Delphine Allès heeft voor dit soort ‘ontdekkingen’ een verklaring. Zij constateert namelijk dat wat buiten-institutioneel ten aanzien van de sociale en politieke omgeving plaatsvindt, gewoon ontsnapt aan het gebruikelijke ‘prisma’ van analyses. Dat veroorzaakt een beperking van de bestudering van de politiek vanwege haar institutionele ‘instrumentarium’. Er wordt namelijk buiten het gebruikelijke politieke veld veel meer georganiseerd, in vormen die dat veld negeren. Die andere vormen, die ik (thh) als ‘omleidingsvormen’ vertaal, onderstrepen het vermogen van maatschappijen om vrije ruimtes te creëren buiten verkiezingen om en in weerwil van statelijke dwang, aldus Allès.
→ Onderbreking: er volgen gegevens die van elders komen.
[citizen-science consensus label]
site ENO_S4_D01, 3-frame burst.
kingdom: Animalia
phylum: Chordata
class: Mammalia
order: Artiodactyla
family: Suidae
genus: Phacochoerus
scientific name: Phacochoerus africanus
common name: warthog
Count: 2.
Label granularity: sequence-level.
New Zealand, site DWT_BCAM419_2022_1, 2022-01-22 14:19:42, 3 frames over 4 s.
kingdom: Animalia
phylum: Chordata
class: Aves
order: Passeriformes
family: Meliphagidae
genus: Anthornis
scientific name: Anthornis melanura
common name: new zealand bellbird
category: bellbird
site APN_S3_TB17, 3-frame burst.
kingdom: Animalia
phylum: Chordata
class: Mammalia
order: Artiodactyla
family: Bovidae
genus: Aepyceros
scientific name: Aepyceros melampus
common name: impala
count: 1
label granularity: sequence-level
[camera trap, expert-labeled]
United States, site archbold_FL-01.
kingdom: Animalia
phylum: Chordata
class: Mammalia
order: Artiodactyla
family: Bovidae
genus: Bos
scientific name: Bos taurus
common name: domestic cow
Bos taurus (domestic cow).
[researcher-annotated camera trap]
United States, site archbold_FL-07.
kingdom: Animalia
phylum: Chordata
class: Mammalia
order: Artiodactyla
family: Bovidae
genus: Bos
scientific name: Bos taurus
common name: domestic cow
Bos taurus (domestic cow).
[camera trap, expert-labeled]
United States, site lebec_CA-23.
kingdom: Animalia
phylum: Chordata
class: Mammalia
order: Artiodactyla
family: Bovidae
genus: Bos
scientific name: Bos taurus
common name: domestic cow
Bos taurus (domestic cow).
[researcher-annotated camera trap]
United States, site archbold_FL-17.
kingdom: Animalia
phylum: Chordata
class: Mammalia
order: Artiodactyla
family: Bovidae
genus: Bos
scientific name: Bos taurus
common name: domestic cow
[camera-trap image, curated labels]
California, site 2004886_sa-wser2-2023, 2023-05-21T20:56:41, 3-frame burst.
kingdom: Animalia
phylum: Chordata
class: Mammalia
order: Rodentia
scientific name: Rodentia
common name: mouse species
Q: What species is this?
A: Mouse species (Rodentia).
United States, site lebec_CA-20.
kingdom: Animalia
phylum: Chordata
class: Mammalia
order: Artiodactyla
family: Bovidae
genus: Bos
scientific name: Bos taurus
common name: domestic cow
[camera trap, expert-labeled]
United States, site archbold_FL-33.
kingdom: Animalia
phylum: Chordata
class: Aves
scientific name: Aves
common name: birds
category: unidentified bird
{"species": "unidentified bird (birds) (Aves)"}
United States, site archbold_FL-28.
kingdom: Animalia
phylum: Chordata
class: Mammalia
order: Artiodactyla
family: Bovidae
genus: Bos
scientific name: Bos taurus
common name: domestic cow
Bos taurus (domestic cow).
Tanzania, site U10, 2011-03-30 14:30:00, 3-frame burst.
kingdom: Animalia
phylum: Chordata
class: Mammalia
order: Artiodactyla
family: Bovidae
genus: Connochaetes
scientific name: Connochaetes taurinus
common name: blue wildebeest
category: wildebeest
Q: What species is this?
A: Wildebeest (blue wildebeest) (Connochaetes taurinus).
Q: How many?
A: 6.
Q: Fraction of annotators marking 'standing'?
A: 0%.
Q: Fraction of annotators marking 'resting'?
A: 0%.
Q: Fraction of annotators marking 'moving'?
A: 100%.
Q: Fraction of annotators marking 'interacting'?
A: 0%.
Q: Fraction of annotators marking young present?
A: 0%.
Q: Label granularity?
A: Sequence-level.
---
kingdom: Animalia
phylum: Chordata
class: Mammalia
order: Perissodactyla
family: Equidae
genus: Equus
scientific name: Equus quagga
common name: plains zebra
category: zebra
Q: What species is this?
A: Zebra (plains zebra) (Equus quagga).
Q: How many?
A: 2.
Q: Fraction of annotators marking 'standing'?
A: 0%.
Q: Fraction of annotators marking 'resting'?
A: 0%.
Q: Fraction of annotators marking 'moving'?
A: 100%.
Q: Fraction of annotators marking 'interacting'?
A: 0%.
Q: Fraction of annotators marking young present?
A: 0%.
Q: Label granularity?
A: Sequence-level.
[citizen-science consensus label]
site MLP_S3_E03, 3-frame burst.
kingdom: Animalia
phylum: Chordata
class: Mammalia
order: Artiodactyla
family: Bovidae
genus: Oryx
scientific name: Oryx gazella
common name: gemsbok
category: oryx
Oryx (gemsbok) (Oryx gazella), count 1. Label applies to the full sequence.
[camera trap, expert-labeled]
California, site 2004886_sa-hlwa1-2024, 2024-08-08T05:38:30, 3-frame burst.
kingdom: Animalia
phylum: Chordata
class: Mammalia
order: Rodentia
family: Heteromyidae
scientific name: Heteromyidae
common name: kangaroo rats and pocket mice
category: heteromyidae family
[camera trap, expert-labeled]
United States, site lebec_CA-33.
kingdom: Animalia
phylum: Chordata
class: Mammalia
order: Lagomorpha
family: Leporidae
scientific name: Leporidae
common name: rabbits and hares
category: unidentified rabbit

Het is gebruikelijk statelijke dwang te legitimeren met het onvermogen van gewone mensen om zichzelf te besturen. Ik noem dit ‘fake legitimatie’. Delphine Allès noemt het niet zo, maar wat zij in afwijzende zin over legitimatie aanvoert, geeft er alle reden toe het zo te betitelen. De ‘verhalen’ die over het onvermogen van gewone mensen worden verteld kunnen per windstreek verschillen. Ze komen echter telkens op hetzelfde neer. Zo worden wij in het westen opgescheept met wat Thomas Hobbes ooit leerde over mensen (de mens een wolf). Elders focust men op de ‘Aziatische waarden’ die in een gehoorzaamheidscultuur is verwerkt; gelijksoortig komt men met het verzinsel aan van de ‘Russische ziel’ die zou voorbeschikken tot lijden.
Al die ‘verhalen’ dienen dat ene doel: eruit afleiden dat respect voor gezag, collectivisme en conformisme onontbeerlijk zijn voor het in het gareel houden van mensen ten behoeve van het in takt houden van de bestaande maatschappij. Daarmee verdwijnt uit het gezichtsveld dat ze onontbeerlijk worden geacht voor de handhaving van de bestaande macht, welke ook haar bron is. Allès wijst er bijvoorbeeld op dat de gedachte van de ‘Aziatische waarden’ in de beginjaren 1990 door regeringen werden geactiveerd. Hiermee poogden die regeringen hun autoritaire instelling te legitimeren tegen de opkomende liberaliseringsdrang, ontstaan door het instorten van het Sovjetblok…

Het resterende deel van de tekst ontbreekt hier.